- - Monday, July 17, 2017


For decades the left has claimed that American politics is, at its core, a battle between rich and the rest. In their view, it’s the 1 percent versus the 99 percent — those who won the lottery of life versus those who never had the wherewithal to buy a ticket.

Today, many Democrats see the salvation of their party in reemphasizing these old class warfare tropes. Their calculation may be right: Young voters, decades removed from the devastation of the Cold War, seem to be taken by socialist dogma. Bernie Sanders attracted more primary voters under the age of 30 than Hillary Clinton and Donald Trump combined.

But research demonstrates that, contrary to the left’s claims, American politics is primarily a struggle between rival cultures, not rival classes. Study after study demonstrates that the upper, middle and lower classes do not differ very much in their policy preferences.

According to one estimate, the correlation between the policy preferences of the top 10 percent of income earners and median income earners is extremely high (for statisticians, the Pearson correlation coefficient is 0.94; a 1 would indicate identical preferences). In fact, survey data suggest a majority of all three classes — high, middle and lower — agree on 80 percent of policy questions.

Part of the reason the political divisions on the basis of class are weak in America is that other factors — such as race, religion, geographical region, gender and age, to name a few — better predict policy preferences. When these other important factors are taken into consideration, income generally ceases to be relevant to political opinions.

Even when it comes to support for government action on economic inequality and welfare spending — policy considerations that would seem to pit rich against poor — race, religion, marital status and education level are still more predictive of political attitudes.
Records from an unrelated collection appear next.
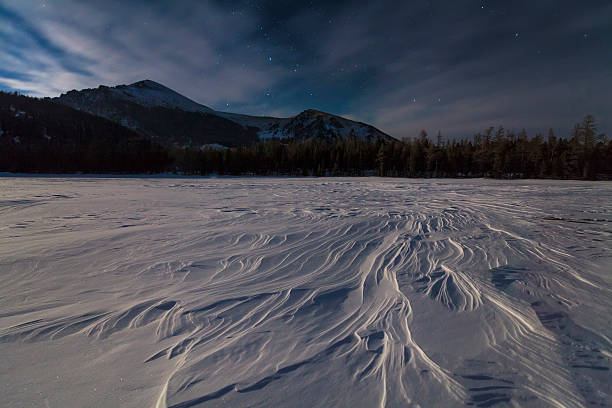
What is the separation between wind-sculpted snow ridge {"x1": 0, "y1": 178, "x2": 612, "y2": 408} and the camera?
1388mm

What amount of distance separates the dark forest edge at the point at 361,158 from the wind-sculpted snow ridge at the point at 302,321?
43319 mm

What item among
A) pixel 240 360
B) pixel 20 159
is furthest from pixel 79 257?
pixel 20 159

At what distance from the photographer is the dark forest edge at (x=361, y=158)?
34.1m

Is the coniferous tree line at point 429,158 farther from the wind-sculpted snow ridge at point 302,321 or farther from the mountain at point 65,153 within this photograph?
the wind-sculpted snow ridge at point 302,321

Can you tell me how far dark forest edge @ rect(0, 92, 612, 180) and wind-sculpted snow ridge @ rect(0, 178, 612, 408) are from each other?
43319 mm

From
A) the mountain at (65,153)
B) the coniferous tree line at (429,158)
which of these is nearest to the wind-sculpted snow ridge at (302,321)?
the coniferous tree line at (429,158)

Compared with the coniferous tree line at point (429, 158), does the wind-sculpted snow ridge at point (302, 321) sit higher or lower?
lower

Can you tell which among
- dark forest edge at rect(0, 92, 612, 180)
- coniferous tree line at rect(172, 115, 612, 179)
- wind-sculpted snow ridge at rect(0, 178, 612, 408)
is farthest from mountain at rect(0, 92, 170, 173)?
wind-sculpted snow ridge at rect(0, 178, 612, 408)

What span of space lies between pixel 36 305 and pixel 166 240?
192 cm

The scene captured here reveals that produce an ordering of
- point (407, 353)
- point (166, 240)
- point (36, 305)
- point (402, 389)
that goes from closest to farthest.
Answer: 1. point (402, 389)
2. point (407, 353)
3. point (36, 305)
4. point (166, 240)

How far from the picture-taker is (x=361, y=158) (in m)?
46.7

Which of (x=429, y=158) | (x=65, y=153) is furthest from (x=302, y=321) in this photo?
(x=65, y=153)

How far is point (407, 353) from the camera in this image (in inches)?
65.6

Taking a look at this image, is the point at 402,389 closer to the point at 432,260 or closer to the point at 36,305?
the point at 432,260
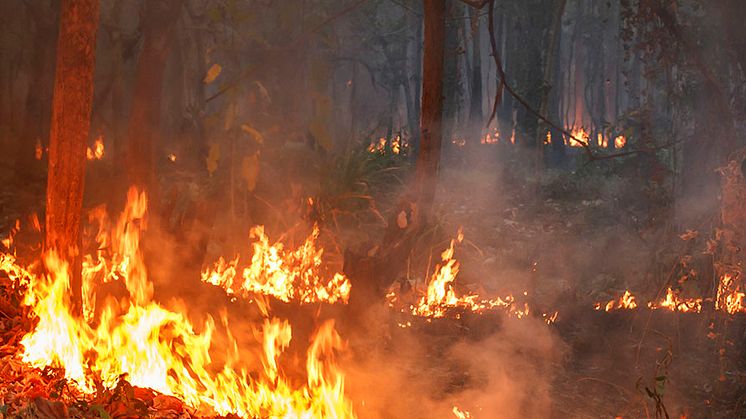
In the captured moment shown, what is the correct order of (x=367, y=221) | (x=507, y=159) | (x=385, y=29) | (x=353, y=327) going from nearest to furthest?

This is true for the rich as well as the poor.

Contrary to those on both right and left who claim that (unlike the rest of us) the top 1 percent perceive and act on a unified class interest, surveys of the top 10 percent of income earners find that the rich are no more unified in their policy preferences than the middle or lower class.
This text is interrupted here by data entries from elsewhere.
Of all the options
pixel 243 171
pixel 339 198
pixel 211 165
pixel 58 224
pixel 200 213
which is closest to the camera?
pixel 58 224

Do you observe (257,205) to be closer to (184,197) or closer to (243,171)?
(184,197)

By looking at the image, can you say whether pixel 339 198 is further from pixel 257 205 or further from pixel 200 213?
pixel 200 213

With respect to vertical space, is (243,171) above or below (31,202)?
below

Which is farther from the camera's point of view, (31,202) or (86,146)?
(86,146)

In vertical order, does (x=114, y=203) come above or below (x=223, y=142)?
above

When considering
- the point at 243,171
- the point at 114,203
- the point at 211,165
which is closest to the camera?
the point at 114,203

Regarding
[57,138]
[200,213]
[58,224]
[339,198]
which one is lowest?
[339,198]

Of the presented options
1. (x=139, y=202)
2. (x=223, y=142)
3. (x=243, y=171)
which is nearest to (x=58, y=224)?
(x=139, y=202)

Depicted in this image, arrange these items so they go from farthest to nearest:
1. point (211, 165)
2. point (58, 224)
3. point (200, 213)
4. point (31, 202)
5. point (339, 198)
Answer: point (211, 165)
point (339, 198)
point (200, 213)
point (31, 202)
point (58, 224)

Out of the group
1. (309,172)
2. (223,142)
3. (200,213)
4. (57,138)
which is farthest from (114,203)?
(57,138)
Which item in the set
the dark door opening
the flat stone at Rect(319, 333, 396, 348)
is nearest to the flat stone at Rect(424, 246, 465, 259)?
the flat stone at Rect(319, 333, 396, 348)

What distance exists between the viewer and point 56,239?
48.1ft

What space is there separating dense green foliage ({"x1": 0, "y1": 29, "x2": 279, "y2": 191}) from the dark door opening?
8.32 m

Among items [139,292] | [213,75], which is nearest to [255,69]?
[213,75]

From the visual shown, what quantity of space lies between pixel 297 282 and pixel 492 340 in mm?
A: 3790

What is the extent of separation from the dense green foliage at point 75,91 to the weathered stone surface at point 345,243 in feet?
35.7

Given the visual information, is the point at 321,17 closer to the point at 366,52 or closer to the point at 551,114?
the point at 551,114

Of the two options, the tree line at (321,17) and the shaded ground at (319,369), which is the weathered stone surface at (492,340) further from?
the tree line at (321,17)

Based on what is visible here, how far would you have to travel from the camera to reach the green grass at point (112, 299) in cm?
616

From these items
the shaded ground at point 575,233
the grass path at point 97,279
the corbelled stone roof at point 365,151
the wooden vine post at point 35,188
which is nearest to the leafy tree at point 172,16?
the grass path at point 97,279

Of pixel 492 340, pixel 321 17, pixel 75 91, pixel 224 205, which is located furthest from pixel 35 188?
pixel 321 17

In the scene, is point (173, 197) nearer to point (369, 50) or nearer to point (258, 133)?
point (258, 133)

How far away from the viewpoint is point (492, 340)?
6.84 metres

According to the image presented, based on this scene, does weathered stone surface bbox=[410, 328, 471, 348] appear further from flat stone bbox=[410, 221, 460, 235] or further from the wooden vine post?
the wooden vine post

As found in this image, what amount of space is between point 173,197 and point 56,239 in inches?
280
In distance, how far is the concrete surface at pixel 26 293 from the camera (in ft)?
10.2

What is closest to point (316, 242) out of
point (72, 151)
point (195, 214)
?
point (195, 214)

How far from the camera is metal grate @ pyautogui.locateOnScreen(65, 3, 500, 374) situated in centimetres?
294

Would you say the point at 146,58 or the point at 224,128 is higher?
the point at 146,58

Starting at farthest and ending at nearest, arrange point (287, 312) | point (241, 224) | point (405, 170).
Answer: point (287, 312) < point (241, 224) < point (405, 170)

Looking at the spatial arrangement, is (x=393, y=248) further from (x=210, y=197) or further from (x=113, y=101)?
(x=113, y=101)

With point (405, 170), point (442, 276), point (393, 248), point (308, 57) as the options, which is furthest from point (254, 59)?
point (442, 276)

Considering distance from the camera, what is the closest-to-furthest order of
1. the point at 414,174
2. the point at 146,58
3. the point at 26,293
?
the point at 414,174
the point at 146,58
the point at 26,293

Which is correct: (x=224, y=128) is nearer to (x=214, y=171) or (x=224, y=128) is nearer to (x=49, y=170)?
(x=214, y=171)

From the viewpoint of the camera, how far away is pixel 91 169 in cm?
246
These data are, admittedly, imperfect. Most studies of income and political opinion analyze the political views of the top 10 percent of earners. The cutoff for that category is $113,000 of household income. While this is a comfortable wage, a couple, each of whom makes a little less than $60,000, are probably not sipping Moet & Chandon in the Hamptons, nor are on a first-name basis with their member of Congress.
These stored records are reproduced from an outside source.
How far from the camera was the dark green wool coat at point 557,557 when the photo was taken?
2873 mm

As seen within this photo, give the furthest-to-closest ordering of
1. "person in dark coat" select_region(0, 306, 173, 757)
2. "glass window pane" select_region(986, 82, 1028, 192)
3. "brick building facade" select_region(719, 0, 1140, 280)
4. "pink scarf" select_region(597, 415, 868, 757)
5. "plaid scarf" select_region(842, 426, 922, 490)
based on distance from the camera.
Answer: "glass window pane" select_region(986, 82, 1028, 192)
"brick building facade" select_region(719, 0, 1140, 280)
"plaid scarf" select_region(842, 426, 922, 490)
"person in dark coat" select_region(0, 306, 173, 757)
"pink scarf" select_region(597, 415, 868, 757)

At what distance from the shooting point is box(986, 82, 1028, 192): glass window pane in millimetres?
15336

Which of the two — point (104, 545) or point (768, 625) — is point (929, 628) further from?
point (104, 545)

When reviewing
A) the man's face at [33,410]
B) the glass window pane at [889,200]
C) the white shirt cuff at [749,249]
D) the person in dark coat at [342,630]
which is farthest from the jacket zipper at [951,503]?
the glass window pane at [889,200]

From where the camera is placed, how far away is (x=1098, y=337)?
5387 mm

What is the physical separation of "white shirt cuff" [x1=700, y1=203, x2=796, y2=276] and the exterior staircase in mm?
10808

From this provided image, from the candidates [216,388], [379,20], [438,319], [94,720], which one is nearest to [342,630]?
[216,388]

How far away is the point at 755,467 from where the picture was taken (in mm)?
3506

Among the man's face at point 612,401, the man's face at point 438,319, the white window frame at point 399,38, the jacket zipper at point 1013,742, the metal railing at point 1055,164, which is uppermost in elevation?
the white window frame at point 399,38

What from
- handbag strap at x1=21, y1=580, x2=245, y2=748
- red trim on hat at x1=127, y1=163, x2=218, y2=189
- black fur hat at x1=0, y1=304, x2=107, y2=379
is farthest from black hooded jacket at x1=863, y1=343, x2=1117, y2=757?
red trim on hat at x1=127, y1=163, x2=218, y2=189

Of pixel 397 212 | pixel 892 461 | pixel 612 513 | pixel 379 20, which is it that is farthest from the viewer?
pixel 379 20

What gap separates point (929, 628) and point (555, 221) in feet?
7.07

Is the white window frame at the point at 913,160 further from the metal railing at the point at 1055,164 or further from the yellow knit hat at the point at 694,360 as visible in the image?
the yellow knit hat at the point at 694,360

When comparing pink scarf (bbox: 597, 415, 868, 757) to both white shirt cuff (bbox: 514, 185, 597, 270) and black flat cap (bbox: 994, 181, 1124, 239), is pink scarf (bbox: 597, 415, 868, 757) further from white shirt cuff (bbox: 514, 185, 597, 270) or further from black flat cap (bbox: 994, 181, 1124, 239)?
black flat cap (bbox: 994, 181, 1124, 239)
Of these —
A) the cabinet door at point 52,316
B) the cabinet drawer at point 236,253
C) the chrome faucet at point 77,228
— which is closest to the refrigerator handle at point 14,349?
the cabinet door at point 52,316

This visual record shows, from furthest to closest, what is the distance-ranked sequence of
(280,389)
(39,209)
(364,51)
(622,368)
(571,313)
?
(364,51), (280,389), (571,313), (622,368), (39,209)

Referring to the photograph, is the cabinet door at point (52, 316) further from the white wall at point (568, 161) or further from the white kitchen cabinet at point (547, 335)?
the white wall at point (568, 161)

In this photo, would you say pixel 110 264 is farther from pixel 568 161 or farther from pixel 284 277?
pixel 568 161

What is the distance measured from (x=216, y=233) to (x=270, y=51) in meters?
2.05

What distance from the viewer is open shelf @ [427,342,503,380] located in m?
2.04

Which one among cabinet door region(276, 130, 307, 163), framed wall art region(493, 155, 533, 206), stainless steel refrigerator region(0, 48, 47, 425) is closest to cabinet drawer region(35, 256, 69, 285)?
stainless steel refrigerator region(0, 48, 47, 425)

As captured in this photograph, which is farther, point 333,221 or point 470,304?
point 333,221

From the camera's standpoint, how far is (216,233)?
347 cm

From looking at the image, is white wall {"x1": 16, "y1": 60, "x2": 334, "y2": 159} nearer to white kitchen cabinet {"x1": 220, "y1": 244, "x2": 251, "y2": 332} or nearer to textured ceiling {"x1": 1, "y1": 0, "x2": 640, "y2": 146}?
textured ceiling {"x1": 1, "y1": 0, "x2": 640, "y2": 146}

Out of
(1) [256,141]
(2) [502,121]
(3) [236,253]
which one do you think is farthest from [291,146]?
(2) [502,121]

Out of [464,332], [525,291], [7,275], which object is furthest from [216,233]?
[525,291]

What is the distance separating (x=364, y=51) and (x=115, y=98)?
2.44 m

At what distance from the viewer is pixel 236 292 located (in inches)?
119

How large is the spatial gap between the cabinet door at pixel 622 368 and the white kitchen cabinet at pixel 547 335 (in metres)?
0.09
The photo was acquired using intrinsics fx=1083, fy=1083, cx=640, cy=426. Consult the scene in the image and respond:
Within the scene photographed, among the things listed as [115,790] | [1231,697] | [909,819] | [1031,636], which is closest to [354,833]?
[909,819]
The problem is there are, by definition, very few people in the top 1 percent; most polls do not scoop up nearly enough data to allow meaningful statistical analysis. However, the little data that do exist suggest the political opinions of the merely affluent more or less approximate those of the very rich.

There may still be an elite class divided from the rest of America by taste, location and political views. But this ruling class is defined less by money than by where they live (coasts and big cities), what schools they attend (and for how long) and how comfortable they are with the norms and values cultivated in America’s elite institutions. Secular, uber-educated city-dwellers do have clear and clearly distinct — and reliably statist — policy preferences.

Make no mistake, America is seriously divided. But the battle lines cut across country clubs and garden parties just as they divide Thanksgiving tables and living rooms. The combatants in this fight are not rival classes but rival cultures.

John York is a research assistant in The Heritage Foundation’s B. Kenneth Simon Center for Principles and Politics.